The magnitude of this projected decrease arises directly from the initial assumptions made concerning the likely impact of both policies i.e. for the Waste Strategy the original assessment was that this policy would deliver savings of 5 Mt CO2 eq based on projected emissions of 12.5 Mt CO2 eq. We have been unable to verify the basis on which this initial assessment was made i.e. there appears to be no documentation that describes how the 5 Mt CO2 eq saving was derived. The value is quoted, but not referenced, in the Waste Strategy (MfE 2002). In this instance, we have therefore been unable to verify the reasonableness of the savings quoted.

Combined, the Waste Strategy and the National Environmental Standard for Landfill Gas collection are projected to deliver 3.5 Mt CO2 eq in the Net Position Report. After PREs, these policies contribute the largest emission savings of all the quoted climate change policies. Given the significance of the reduction presently ascribed to these policies, we recommend that the basis of the savings forecast from both policies are revisited, and that (as for any climate change policy) the savings ascribed to policy impacts be clearly and transparently documented.

The 'most likely' scenario associated with the forecast emission reduction occurring from the Waste Strategy was that 90% of the scaled emission saving occurs; the optimistic scenario is that 100% of the scaled emission saving occurs, with the pessimistic value assuming 75% of the reduction. The percentage reduction values selected for the most-likely and pessimistic scenarios are also arbitrary, with no justification available as to why these values were selected. Given the concerns raised above concerning the validity of the original forecast reduction, we would consider that the pessimistic value (and without knowing the basis of the forecast saving, probably also the 'most-likely' value) to be most likely on the high side i.e. a more reasonable assumption may be that the savings arising from implementation of the Waste Strategy will be lower than those quoted.
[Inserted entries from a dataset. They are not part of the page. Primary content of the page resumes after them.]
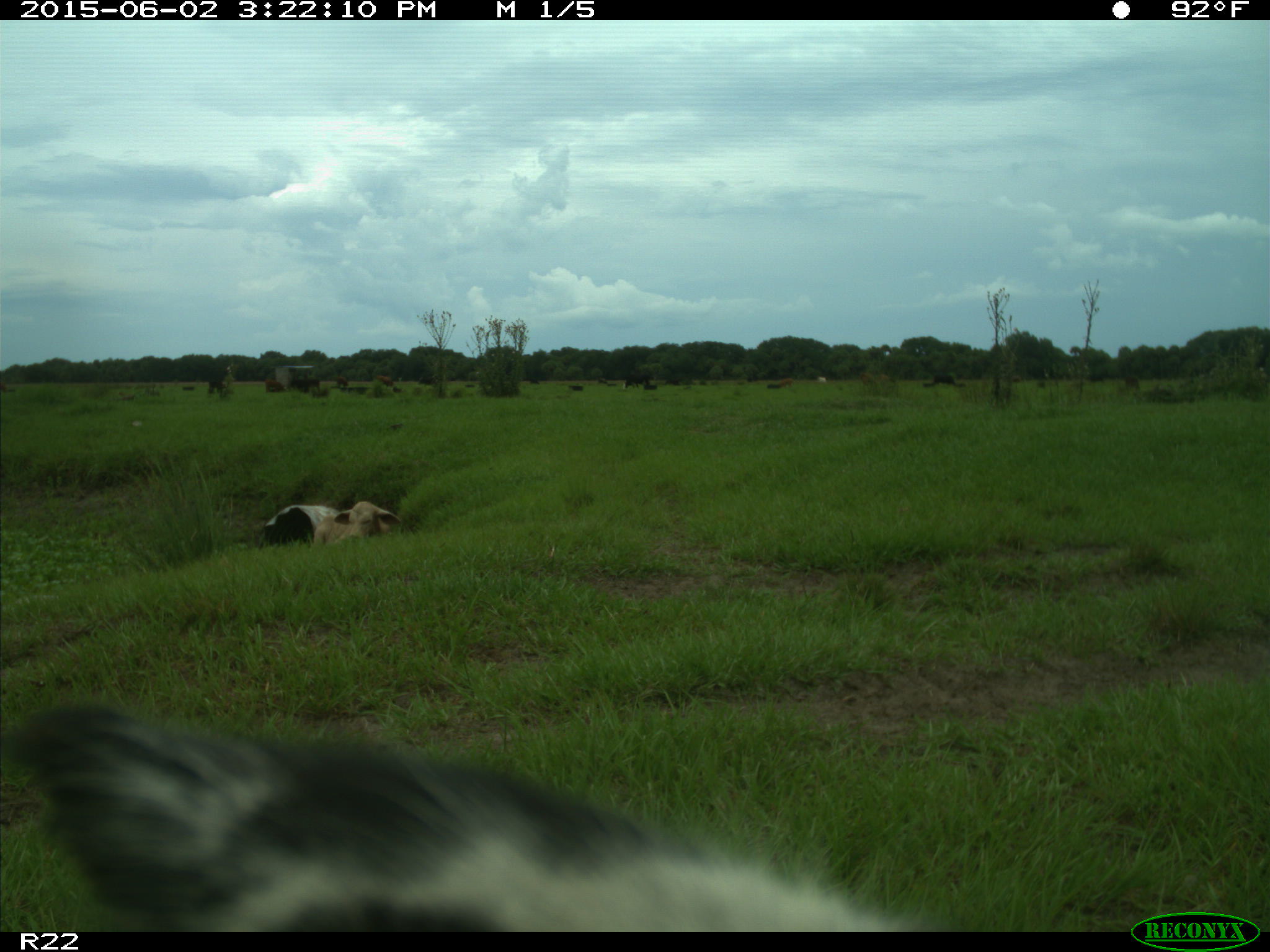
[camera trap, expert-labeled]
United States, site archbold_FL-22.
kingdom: Animalia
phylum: Chordata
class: Mammalia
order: Artiodactyla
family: Bovidae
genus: Bos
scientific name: Bos taurus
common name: domestic cow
Bos taurus (domestic cow).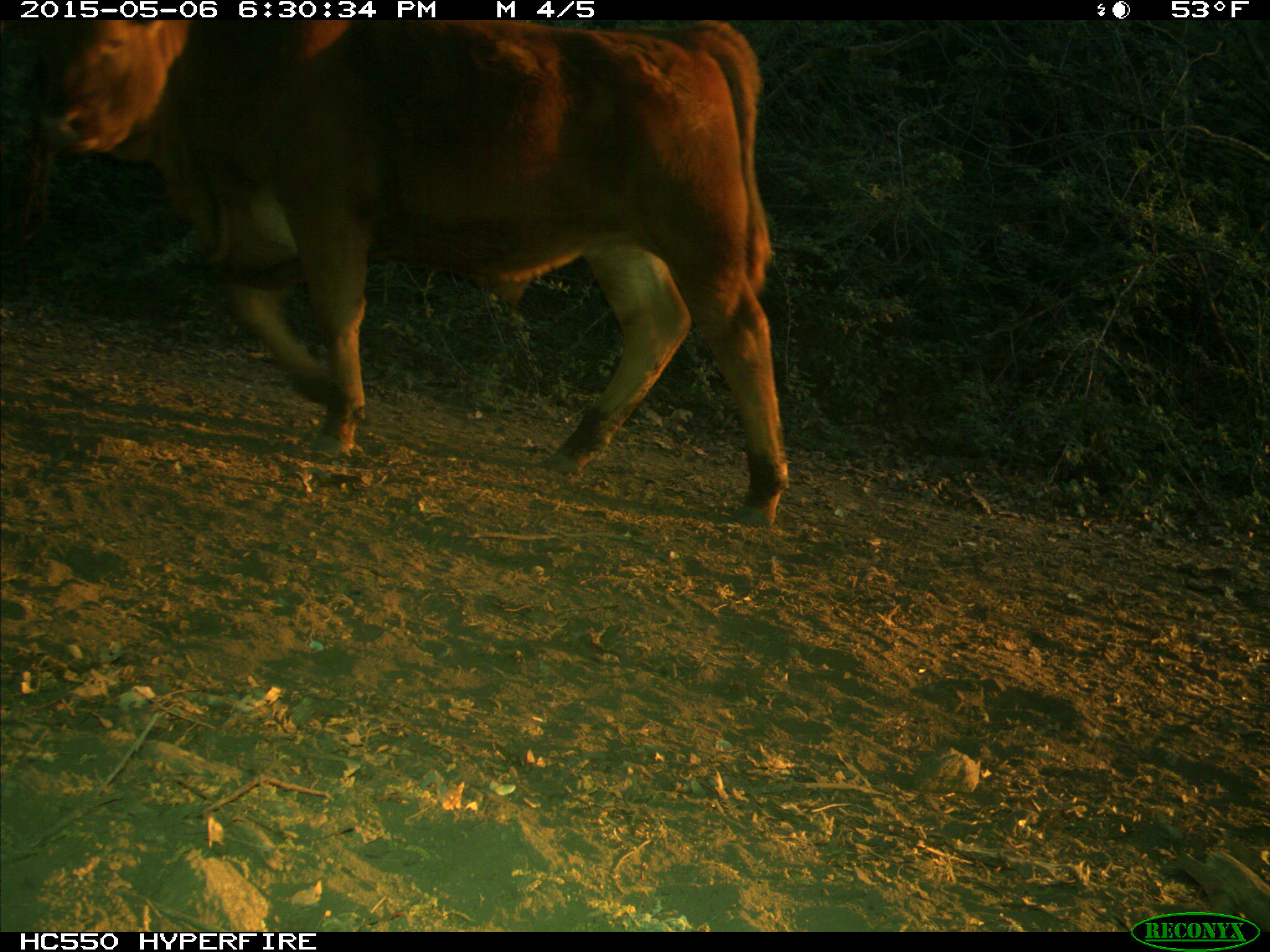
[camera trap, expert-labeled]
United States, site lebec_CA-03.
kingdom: Animalia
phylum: Chordata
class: Mammalia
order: Artiodactyla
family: Bovidae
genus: Bos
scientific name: Bos taurus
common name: domestic cow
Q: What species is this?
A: Bos taurus (domestic cow).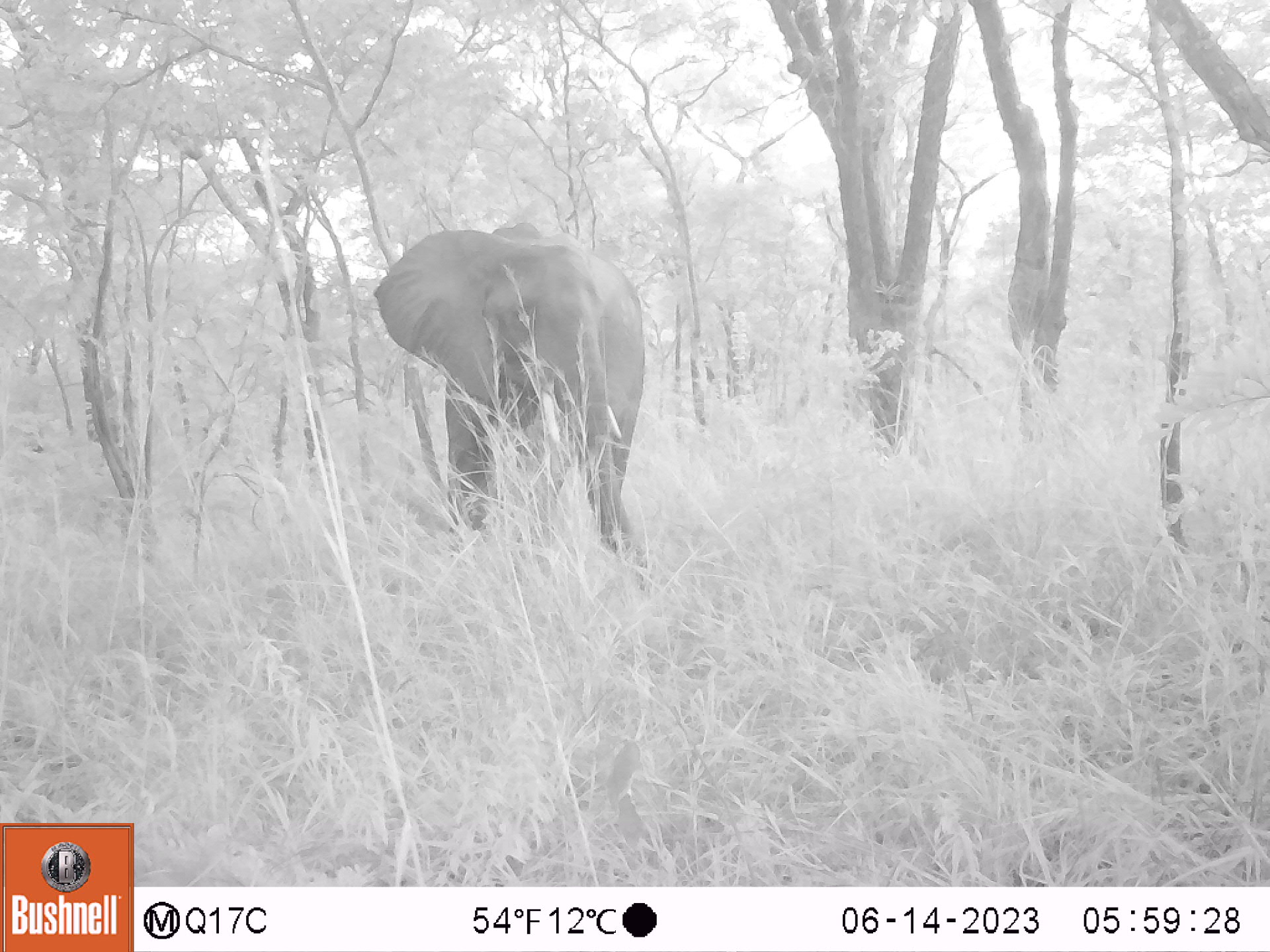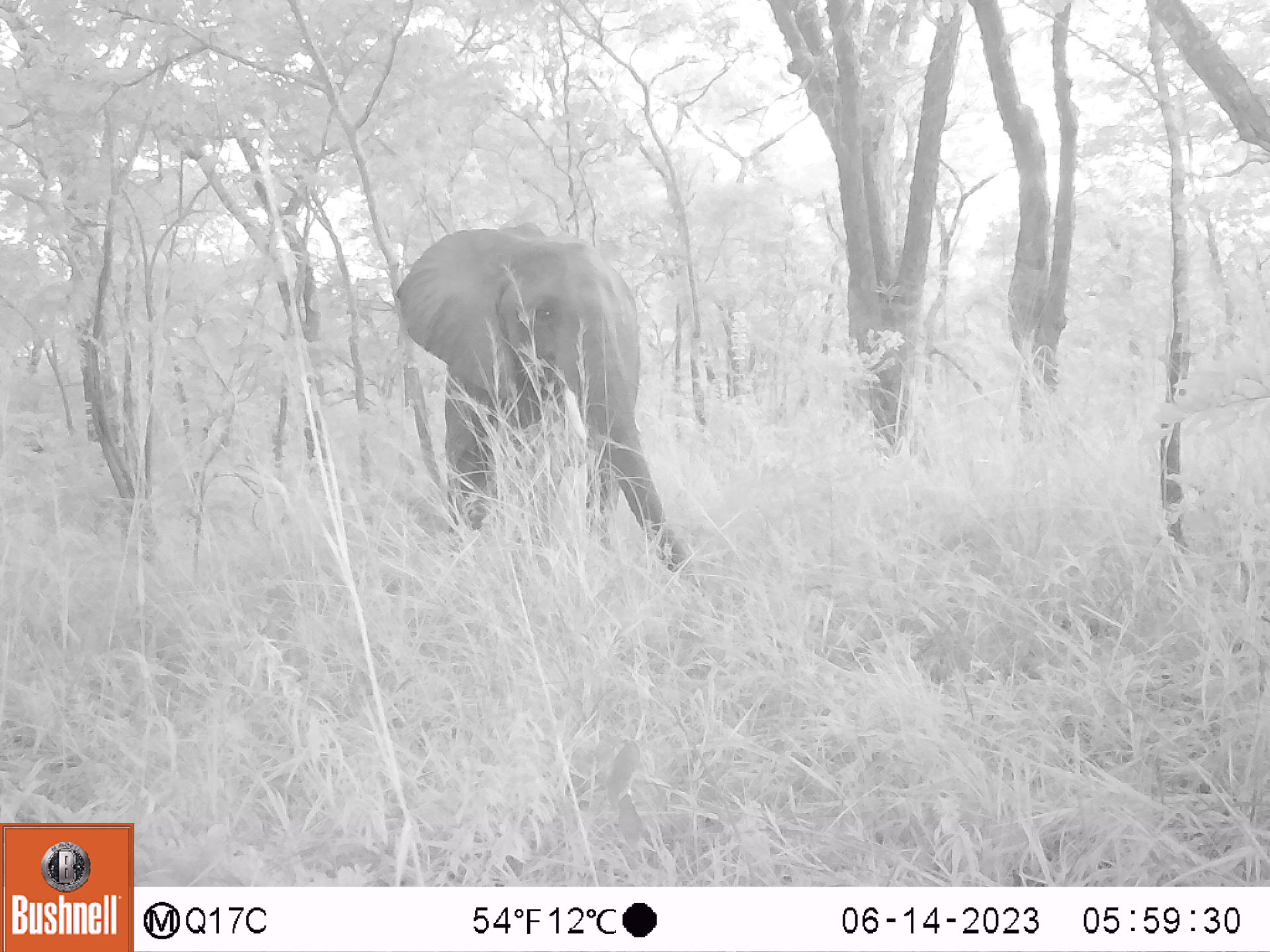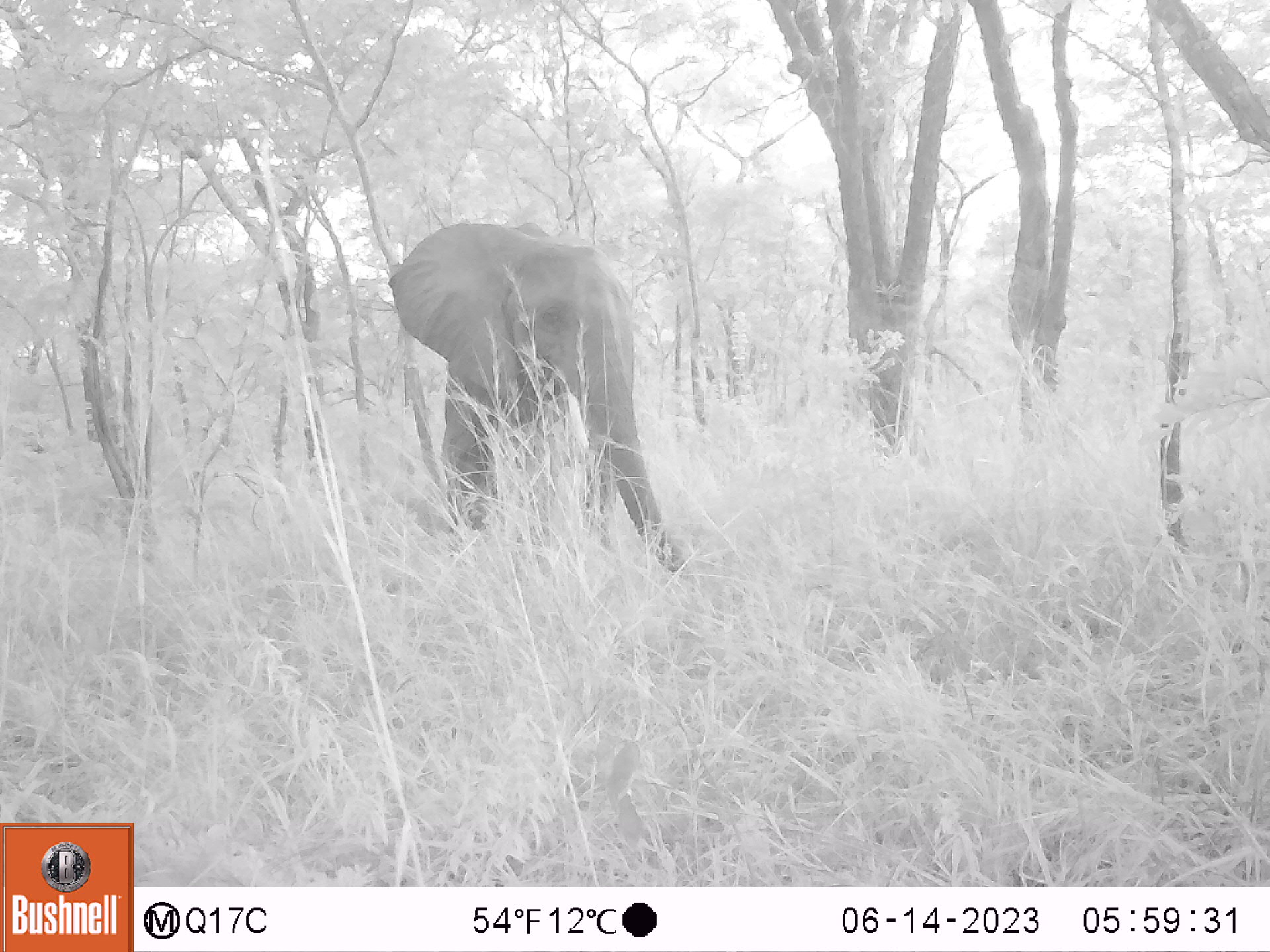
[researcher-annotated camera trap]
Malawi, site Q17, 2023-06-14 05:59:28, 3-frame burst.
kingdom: Animalia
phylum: Chordata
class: Mammalia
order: Proboscidea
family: Elephantidae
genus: Loxodonta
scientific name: Loxodonta africana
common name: african savanna elephant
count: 1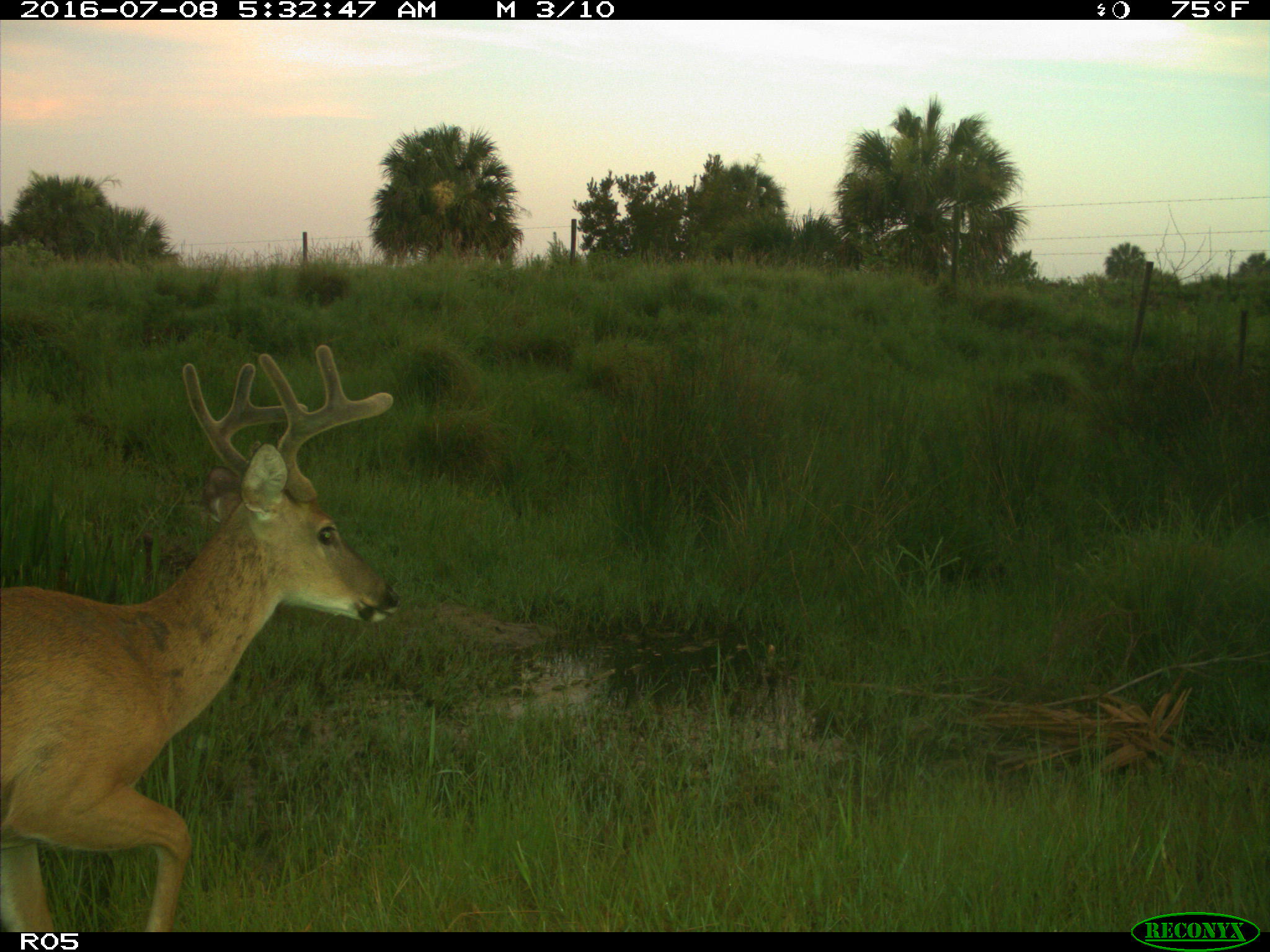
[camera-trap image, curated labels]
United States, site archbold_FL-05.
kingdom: Animalia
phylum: Chordata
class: Mammalia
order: Artiodactyla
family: Cervidae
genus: Odocoileus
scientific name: Odocoileus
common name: deer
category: unidentified deer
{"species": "unidentified deer (deer) (Odocoileus)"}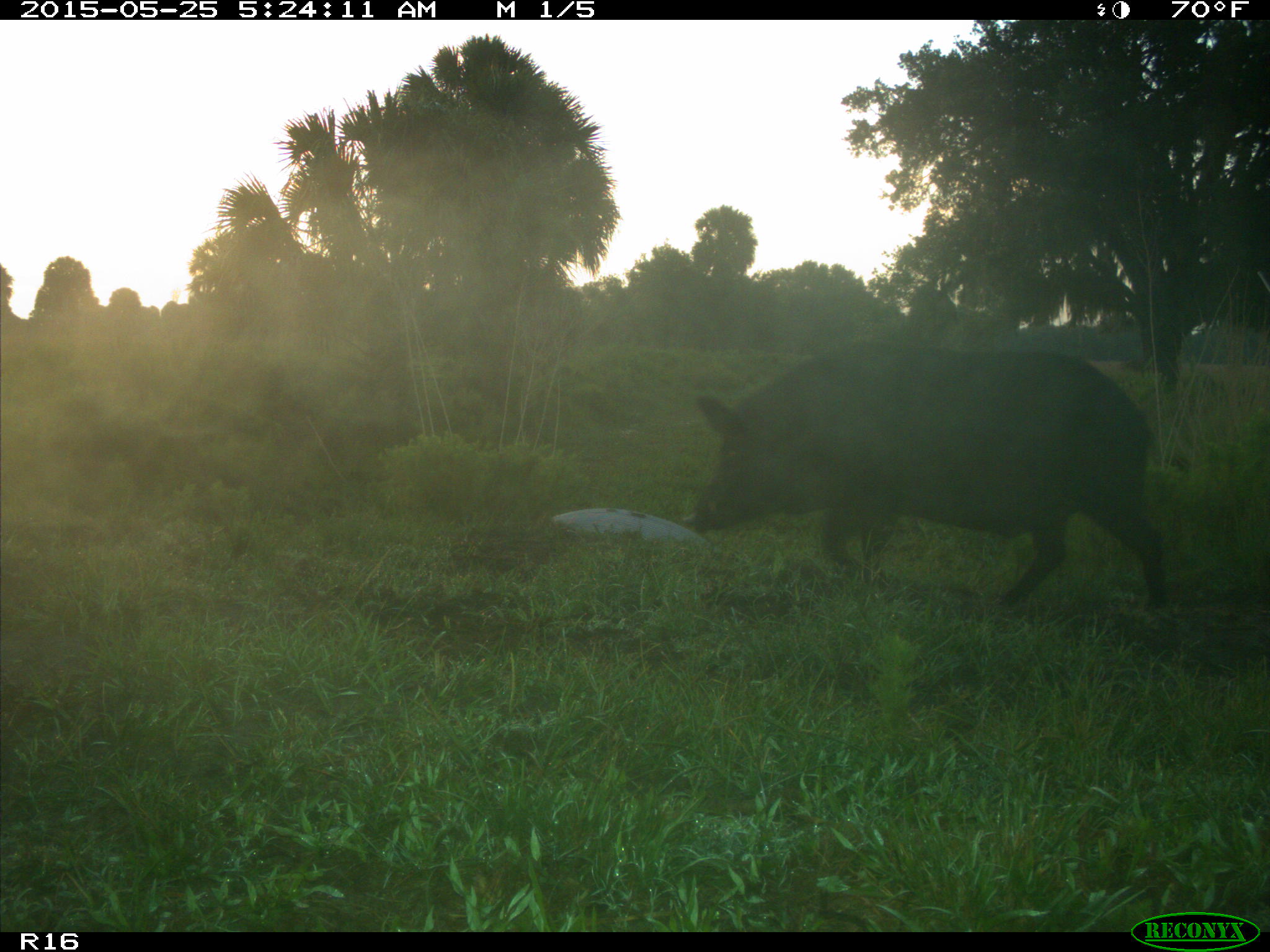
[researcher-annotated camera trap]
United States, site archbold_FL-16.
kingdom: Animalia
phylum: Chordata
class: Mammalia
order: Artiodactyla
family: Suidae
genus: Sus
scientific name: Sus scrofa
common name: wild boar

We note that with respect to the National Environmental Standard for Landfill Gas collection, the presence of a national standard has been taken to mean that no scenario analysis is required.

3.3 Treatment of uncertainty

For those policies modelled directly within SADEM (PREs, carbon tax and NGAs) no indication of uncertainty is given, although three different scenarios have been modelled that result in different levels of overall CO2 emissions from the energy sector in CP1 (see section 2.1.8). In future work we would recommend explicitly considering and presenting the likely uncertainty surrounding the savings from these policies.

For other policies, in which savings have been calculated offline, an optimistic and pessimistic value has often been presented along with the central estimate. However, it is frequently not clear how this range has been calculated and what elements of uncertainty have been considered. It is likely that much it is related to unpredictability (i.e. an inherent uncertainty about people's response to policy such as a grant or a loan), but there may be cases where structural and value uncertainty (Section 2.1.8) could also contribute (and which further analysis of the problem could reduce).